Consider these factors:
- Demographics: age, gender, geography, income, household size, education
- Psychographics: lifestyle, values, motivations, pain points, brand perception
- Behaviors: usage frequency, recency, channel preferences, purchase history
- Firmographics: company size, revenue, job level, responsibilities, and industry
Start by acknowledging your target market and then further narrow the pool to those who fit the research criteria. The more detailed you can be with your respondent profile, the better. A well-defined respondent profile will help guide your screener questions (AI can help write these for you) and filter out anyone who won’t provide relevant data.
Example
If the target market intends to include those who make or influence procurement software decisions at small medical practices, it’s not enough to just ask for the audience’s job role. We want to confirm we’re surveying those who possess decision-making power. Based on the research objective, we should ask:
What is your role in procurement?
- I am the final decision-maker
- I share responsibility in decision-making
- I provide input but do not make the final decision
- I am not involved in procurement
- Other (please specify)
Which of the following best describes how you handle procurement and ordering today?
- We use a system designed specifically for medical practices
- We use a general procurement system
- We rely on our clients’ systems and websites
- Other (please specify)
Then, Put It All Together
Why the Right Prompts Matter
Once you have a clear research objective and a well-defined audience, you can leverage AI to draft your entire survey—sections, questions, response options, and programming notes. Including these details in your prompt will help AI give you a better baseline.
The steps above are critical here because:
- Without a strong research objective, the survey may look polished, but it doesn’t answer the right questions. They could be too vague or not aligned with your research purpose.
- Without a defined target audience, the questions A produces may not successfully screen out unqualified respondents or resonate with the right people.
The more information you feed AI, the more precise the output. When it’s given constraints, you’ll get better-matched, higher-quality responses.
AI Is the Starting Point, not the Finish Line
Think of AI as a first draft generator or perhaps a helpful collaborator but unreliable author. You are still the expert and should use your best judgment when reviewing the survey. Remove questions that don’t directly align with your objectives (to make the survey more concise) and ensure each question is easy to understand (for the human reading it). Don’t be afraid to leverage AI as you review the content to rephrase individual questions or clarify logical sequences as well.

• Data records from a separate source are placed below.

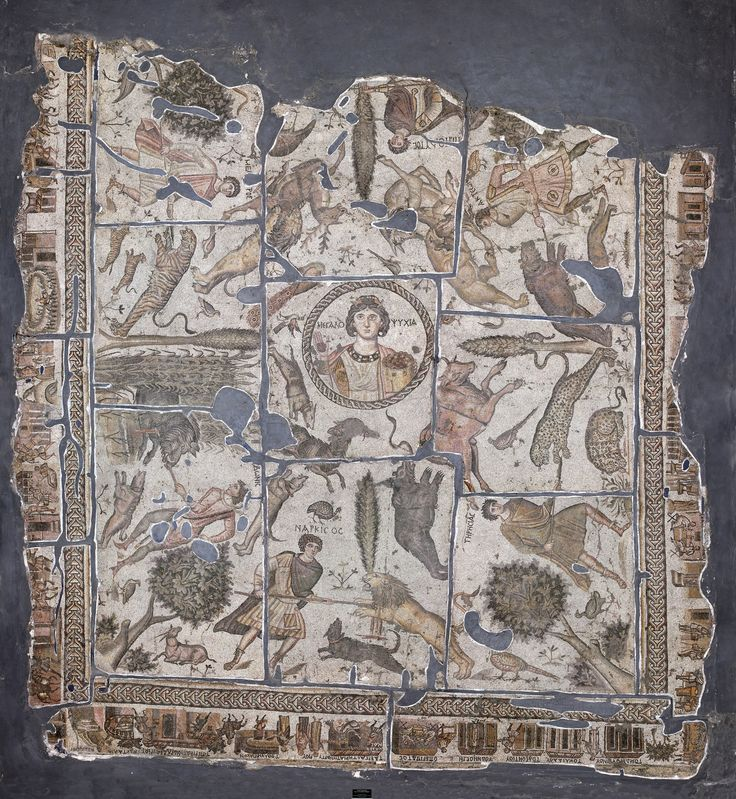 Inventory No : 1016 The Yakto Mosaic consists of three sections. At the heart of the mosaic is a MEGALOPSYCHIA (Great Spirit) figure surrounded by hunters. The outer border depicts daily life and architectural texture of Antioch.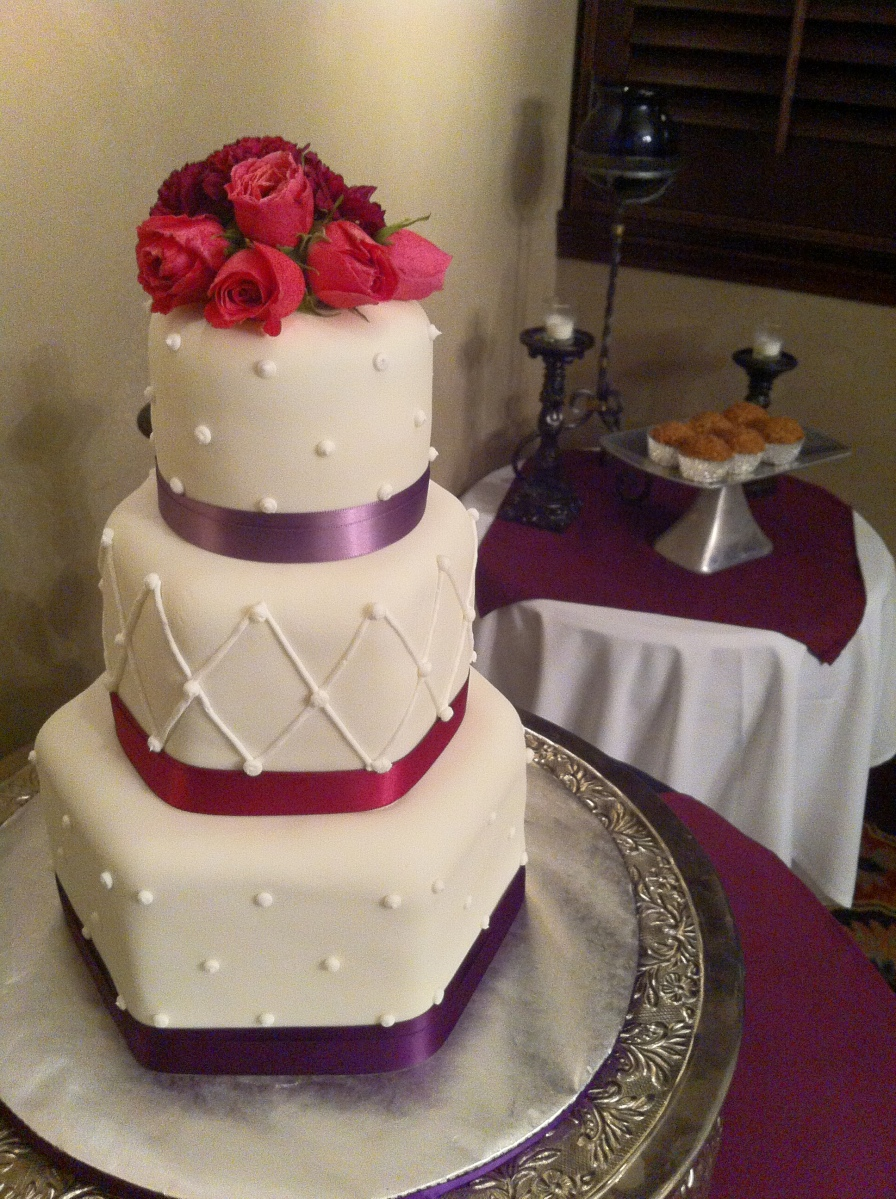 Marcia 3 tier hexagon wedding cake with shades of purple ribbon border and polka dots SanDestin, FL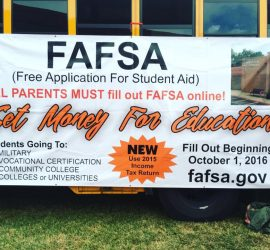 FASFA sign on side of school bus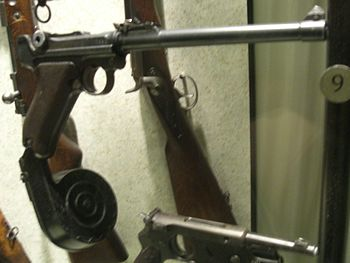 English: A Luger P08 pistol with long barrel a...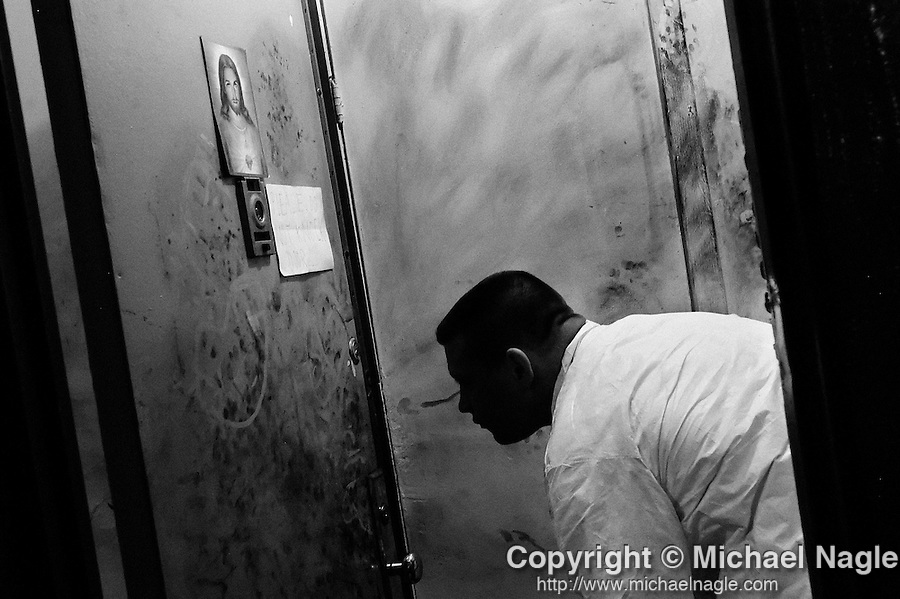 BROOKLYN -- DECEMBER 29, 2004: An NYPD detective looks for fingerprints at an apartment where Luciano Yevenes was stabbed to death in a person dispute, on December 29, 2004 in the 77th Precinct of Brooklyn. While murders are down again in New York this year, hot spots persist, and the 77th is among the top 10. (PHOTOGRAPH BY MICHAEL NAGLE).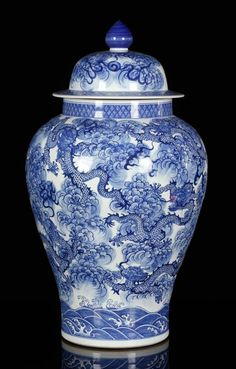 """Later 19th century Chinese blue and white jar, porcelain, with lid, decorated with dragons amongst clouds over waves, 23"""" h."""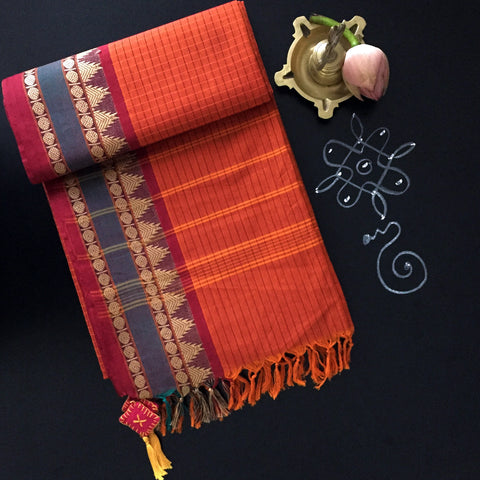 chettinad cotton saree: sunset orange checks & temple border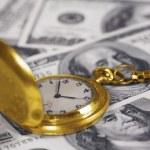 Clock and money — Stock Photo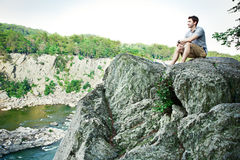 Young man on a cliff Stock Images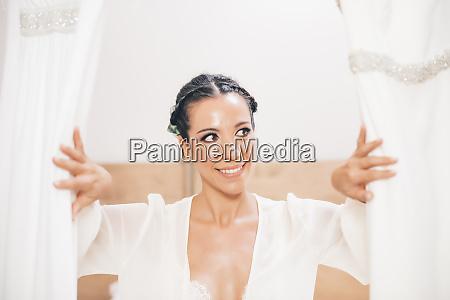 smiling woman opening curtain looking sideways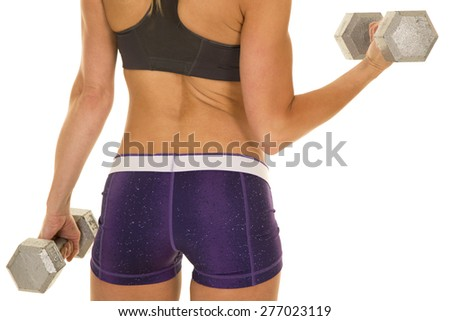 a close up of a woman doing an arm curl. Her back is to the camera. - stock photo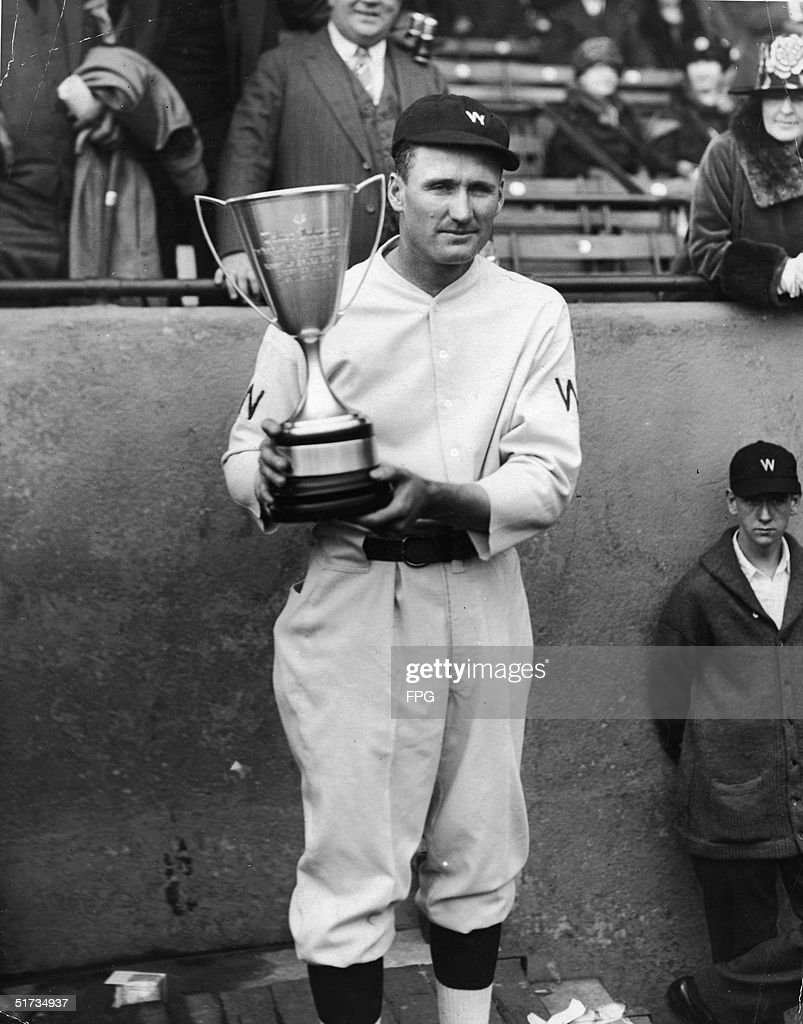 American baseball player Walter Johnson pitcher for the Washington Sentors poses with a trophy he has just been awarded 1920s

You can use AI to check for neutrality and test for biases in specific questions. It may help you uncover something you wouldn’t have noticed on your own.
Use it to help you segment potential respondents and even suggest appropriate communication channels for your audience. It’s ideal to jumpstart the brainstorming process and open your mind to different possibilities.
While you can’t rely solely on AI to conduct your research studies, you can use it to accelerate the process from idea to execution. As the domain expert, you must provide strategic direction for the survey, which means thinking through the research objective and target audience. But once you incorporate these details into your AI prompts, the technology can act as your partner and sounding board, and help you execute your survey in a hurry.